AUSGANGSTEXT ::
▼
Zu Beginn macht die Autorin noch regelmäßig einen Schwenk zu glücklichen Kindertagen, zurück zu Familie und Freunden, dann verblassen die Bilder in Jamalludin, nicht aber seine Gefühle. Im Gegenteil alles zerrt an ihm, die Wut in ihm ist schier übermächtig.

Grjasnowa kleidet dabei ihren Roman in prachtvolle Gewänder, stattet ihn mit Opulenz aus, aber hinter ihren Fassaden kauern Heimweh und eine Zerrissenheit, die besonders in den stillen Stunden in den Eingeweiden ihrer Hauptfigur rumoren. Sie schreibt über eine Zeit in der Dostojewski zu Zwangsarbeit verurteilt und nach Sibirien deportiert wird, weil seine Schriften dem Zaren missfallen. Ausgesprochen szenisch durchtränkt sie ihren Text mit einer ordentlichen Prise Historie, weich formuliert sie aus und …

Julian Mehne, geboren 1972, der in Bochum Schauspiel studiert hat und für das Theater und auch als Sprecher für Rundfunk, Fernsehen und Hörbuch arbeitet liest für sie vor. Der Bariton, der auch schon Auftritte an der Semperoper hatte, weiß seine wohltönende, weiche Stimme hier mehr als gut einzusetzen. Er interpretiert beim Vorlesen so wie Grjasnowa schreibt. Rund und sanft, wenn er den neunjährigen verunsicherten Jungen auf seiner Reise in die Gefangenschaft, ins Ungewisse begleitet. Als erwachsener Mann spiegelt er stimmlich den inneren Zweispalt des Protagonisten ohne sich selbst in den Vordergrund zu drängen. Die vielen Eindrücke die auf Jamalludin einstürzen fangen er und Grjasnowa sehr sinnlich ein. Das war mir weit mehr als nur angenehm, weswegen ich dieses Hörbuch zum Schwelgen im Herbst, bei Kerzenlicht im bequemen Sessel, sehr gerne empfehle!
▲
ZU ERLEDIGEN ::
A) Übernimm bitte aus dem Ausgangstext wortgetreu alles von „Julian Mehne, geboren“ bis hinunter zu „sehr gerne empfehle!“.
B) Zähle sämtliche Personen auf, die der Ausgangstext mit Eigennamen nennt.
Die Einträge stammen aus einer anderen Quelle.

ZEILEN ::
▼
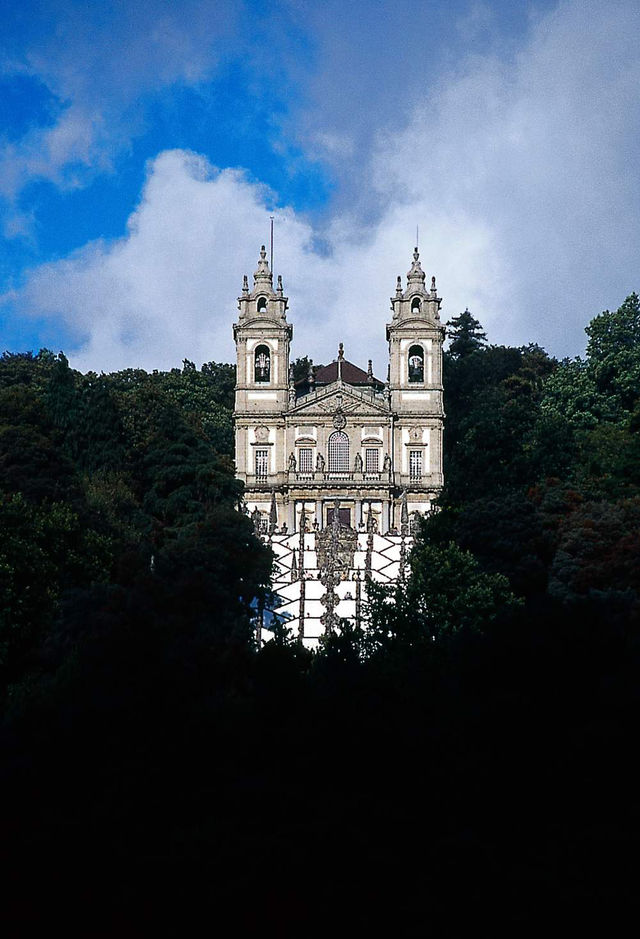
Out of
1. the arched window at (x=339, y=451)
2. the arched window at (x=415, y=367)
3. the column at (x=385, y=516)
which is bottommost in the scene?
the column at (x=385, y=516)

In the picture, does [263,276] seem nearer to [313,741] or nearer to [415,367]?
[415,367]

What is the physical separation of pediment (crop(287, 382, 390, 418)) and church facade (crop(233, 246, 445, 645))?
0.05m

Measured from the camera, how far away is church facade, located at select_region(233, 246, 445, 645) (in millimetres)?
58812

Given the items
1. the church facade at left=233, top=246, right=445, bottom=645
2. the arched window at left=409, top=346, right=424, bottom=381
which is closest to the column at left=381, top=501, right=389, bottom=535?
the church facade at left=233, top=246, right=445, bottom=645

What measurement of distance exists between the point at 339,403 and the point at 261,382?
423 centimetres

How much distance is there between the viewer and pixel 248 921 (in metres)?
13.0

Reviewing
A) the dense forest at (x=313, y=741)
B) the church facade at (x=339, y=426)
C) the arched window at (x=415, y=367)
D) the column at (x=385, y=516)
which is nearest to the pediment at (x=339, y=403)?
the church facade at (x=339, y=426)

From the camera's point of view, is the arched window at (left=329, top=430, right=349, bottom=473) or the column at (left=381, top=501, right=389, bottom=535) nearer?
the column at (left=381, top=501, right=389, bottom=535)

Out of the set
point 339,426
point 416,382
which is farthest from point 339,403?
point 416,382

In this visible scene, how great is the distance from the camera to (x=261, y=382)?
6134cm

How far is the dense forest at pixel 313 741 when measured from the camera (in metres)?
13.4

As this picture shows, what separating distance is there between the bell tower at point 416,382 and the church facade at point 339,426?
0.17 ft

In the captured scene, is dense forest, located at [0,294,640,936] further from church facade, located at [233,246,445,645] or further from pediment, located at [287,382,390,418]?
pediment, located at [287,382,390,418]

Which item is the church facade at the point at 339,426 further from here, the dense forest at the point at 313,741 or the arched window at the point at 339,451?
the dense forest at the point at 313,741
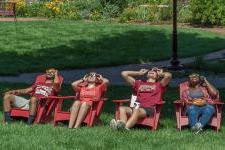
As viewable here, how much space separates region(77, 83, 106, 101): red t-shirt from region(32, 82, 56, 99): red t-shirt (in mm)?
402

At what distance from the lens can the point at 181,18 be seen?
2664 cm

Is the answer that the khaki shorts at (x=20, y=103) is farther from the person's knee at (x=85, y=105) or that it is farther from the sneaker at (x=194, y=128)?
the sneaker at (x=194, y=128)

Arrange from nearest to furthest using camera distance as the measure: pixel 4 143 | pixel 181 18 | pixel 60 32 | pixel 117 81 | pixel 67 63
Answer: pixel 4 143 → pixel 117 81 → pixel 67 63 → pixel 60 32 → pixel 181 18

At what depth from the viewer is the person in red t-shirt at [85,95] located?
9.05 metres

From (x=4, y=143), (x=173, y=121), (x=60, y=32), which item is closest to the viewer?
(x=4, y=143)

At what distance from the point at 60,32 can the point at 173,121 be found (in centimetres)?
1269

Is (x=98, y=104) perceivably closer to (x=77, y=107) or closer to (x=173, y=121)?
(x=77, y=107)

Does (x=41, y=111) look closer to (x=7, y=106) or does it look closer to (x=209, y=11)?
(x=7, y=106)

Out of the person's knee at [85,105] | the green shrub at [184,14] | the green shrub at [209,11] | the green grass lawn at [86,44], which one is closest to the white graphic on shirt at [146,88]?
the person's knee at [85,105]

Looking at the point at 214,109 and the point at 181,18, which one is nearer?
the point at 214,109

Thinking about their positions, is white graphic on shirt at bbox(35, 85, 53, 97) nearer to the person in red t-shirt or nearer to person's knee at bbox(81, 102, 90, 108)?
the person in red t-shirt

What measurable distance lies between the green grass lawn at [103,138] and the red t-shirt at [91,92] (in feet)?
1.34

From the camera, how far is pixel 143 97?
30.5 feet

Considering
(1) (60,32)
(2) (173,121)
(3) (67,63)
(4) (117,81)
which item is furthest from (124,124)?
(1) (60,32)
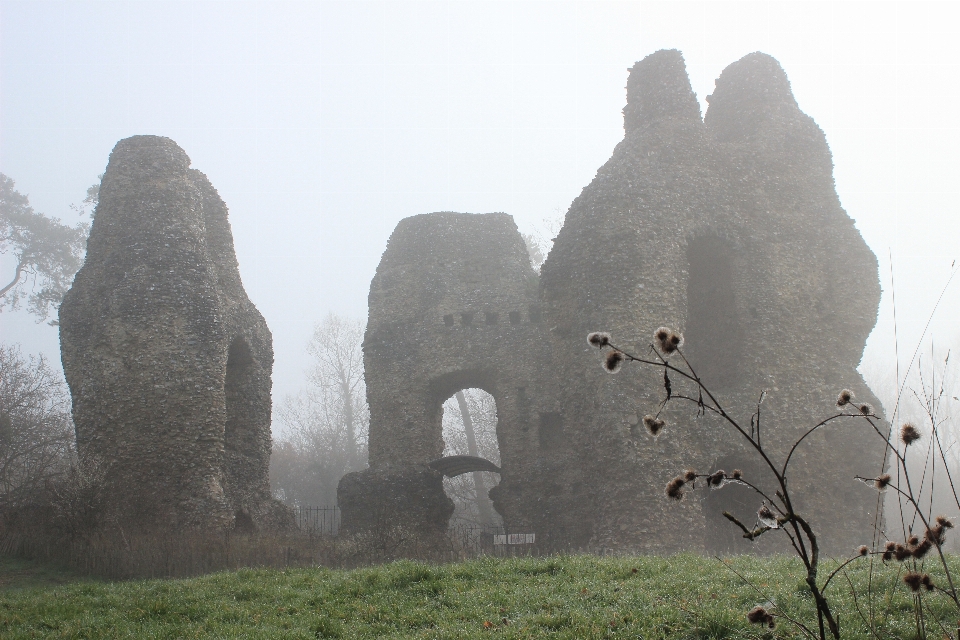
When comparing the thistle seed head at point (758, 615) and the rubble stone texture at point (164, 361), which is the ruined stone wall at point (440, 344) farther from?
the thistle seed head at point (758, 615)

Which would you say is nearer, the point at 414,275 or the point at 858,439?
the point at 858,439

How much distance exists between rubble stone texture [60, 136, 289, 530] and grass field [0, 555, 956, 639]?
175 inches

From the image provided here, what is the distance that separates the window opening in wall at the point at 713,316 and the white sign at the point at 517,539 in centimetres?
553

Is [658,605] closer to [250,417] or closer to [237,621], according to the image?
[237,621]

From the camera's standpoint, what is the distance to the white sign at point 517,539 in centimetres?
1778

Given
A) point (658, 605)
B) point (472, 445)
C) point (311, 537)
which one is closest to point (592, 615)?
point (658, 605)

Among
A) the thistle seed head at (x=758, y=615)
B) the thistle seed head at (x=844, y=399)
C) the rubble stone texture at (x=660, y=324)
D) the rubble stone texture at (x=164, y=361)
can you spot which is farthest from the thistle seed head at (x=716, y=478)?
the rubble stone texture at (x=164, y=361)

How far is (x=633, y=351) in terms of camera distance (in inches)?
634

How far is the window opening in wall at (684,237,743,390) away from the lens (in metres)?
17.8

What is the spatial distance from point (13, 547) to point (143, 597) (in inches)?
250

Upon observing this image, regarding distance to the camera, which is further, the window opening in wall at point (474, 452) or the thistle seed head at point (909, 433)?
the window opening in wall at point (474, 452)

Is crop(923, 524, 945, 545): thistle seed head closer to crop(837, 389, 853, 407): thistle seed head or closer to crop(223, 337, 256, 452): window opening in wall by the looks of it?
crop(837, 389, 853, 407): thistle seed head

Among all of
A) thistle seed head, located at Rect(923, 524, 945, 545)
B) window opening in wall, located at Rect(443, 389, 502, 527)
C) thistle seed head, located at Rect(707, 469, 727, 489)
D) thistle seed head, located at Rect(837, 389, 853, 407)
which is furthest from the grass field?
window opening in wall, located at Rect(443, 389, 502, 527)

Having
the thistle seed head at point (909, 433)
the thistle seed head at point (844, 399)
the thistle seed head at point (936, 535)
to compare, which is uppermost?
the thistle seed head at point (844, 399)
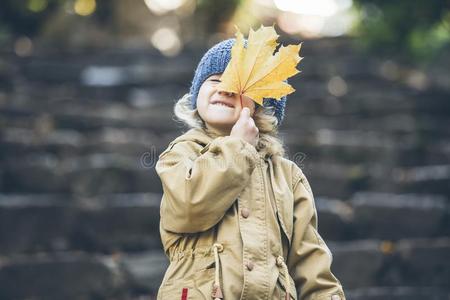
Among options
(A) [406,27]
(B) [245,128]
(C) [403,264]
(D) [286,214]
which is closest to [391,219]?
(C) [403,264]

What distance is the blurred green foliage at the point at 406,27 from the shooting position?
9672 millimetres

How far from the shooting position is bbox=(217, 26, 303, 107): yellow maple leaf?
2.66 metres

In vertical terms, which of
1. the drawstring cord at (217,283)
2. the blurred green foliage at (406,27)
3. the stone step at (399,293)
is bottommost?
the stone step at (399,293)

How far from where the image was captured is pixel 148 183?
19.7 ft

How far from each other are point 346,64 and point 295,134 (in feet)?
11.0

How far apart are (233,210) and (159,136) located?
5012 mm

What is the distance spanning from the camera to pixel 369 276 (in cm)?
493

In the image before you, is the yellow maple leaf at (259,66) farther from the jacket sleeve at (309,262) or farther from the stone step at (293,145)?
the stone step at (293,145)

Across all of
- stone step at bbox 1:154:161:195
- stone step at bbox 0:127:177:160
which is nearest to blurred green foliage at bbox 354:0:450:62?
stone step at bbox 0:127:177:160

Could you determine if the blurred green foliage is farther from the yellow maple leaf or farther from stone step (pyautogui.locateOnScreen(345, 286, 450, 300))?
the yellow maple leaf

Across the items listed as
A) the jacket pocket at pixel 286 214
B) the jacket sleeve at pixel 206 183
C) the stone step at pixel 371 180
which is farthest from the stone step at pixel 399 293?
the jacket sleeve at pixel 206 183

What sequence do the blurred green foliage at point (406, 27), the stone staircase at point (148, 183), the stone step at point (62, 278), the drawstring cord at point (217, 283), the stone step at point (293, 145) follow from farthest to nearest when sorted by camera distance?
the blurred green foliage at point (406, 27) < the stone step at point (293, 145) < the stone staircase at point (148, 183) < the stone step at point (62, 278) < the drawstring cord at point (217, 283)

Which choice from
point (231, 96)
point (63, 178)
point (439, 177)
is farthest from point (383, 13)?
point (231, 96)

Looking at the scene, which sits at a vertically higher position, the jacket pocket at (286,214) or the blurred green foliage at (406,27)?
the blurred green foliage at (406,27)
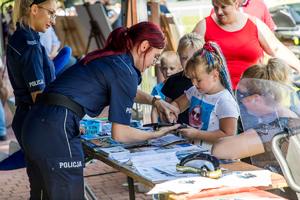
▲
LÖSUNGEN ::
A)
Julian Mehne, geboren 1972, der in Bochum Schauspiel studiert hat und für das Theater und auch als Sprecher für Rundfunk, Fernsehen und Hörbuch arbeitet liest für sie vor. Der Bariton, der auch schon Auftritte an der Semperoper hatte, weiß seine wohltönende, weiche Stimme hier mehr als gut einzusetzen. Er interpretiert beim Vorlesen so wie Grjasnowa schreibt. Rund und sanft, wenn er den neunjährigen verunsicherten Jungen auf seiner Reise in die Gefangenschaft, ins Ungewisse begleitet. Als erwachsener Mann spiegelt er stimmlich den inneren Zweispalt des Protagonisten ohne sich selbst in den Vordergrund zu drängen. Die vielen Eindrücke die auf Jamalludin einstürzen fangen er und Grjasnowa sehr sinnlich ein. Das war mir weit mehr als nur angenehm, weswegen ich dieses Hörbuch zum Schwelgen im Herbst, bei Kerzenlicht im bequemen Sessel, sehr gerne empfehle!

B) Jamalludin, Grjasnowa, Dostojewski, Julian Mehne